__REQUIREMENT__:
Repeat every line of the data exactly, but not the pictures.

__RECORDED INFORMATION__:

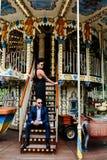 Homme et femme adultes sur un carrousel Photographie stock libre de droits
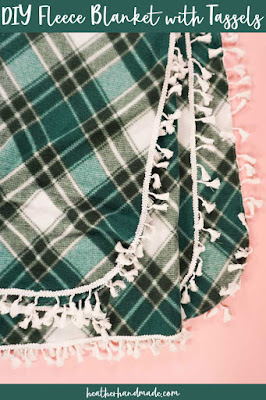 green plaid fleece blanket with tassels.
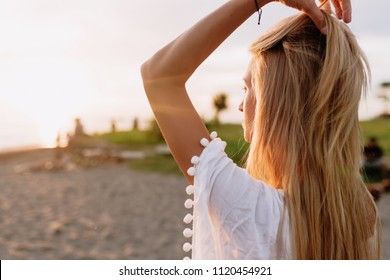 Romantic sensitive young woman with long blond hairs from behind posing on the sunny beach. Focus on hair with shallow depth of field. Filtered image, sunlight, sunset, summer, freedom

__WRITTEN ANSWER__:
 Homme et femme adultes sur un carrousel Photographie stock libre de droits
 green plaid fleece blanket with tassels.
 Romantic sensitive young woman with long blond hairs from behind posing on the sunny beach. Focus on hair with shallow depth of field. Filtered image, sunlight, sunset, summer, freedom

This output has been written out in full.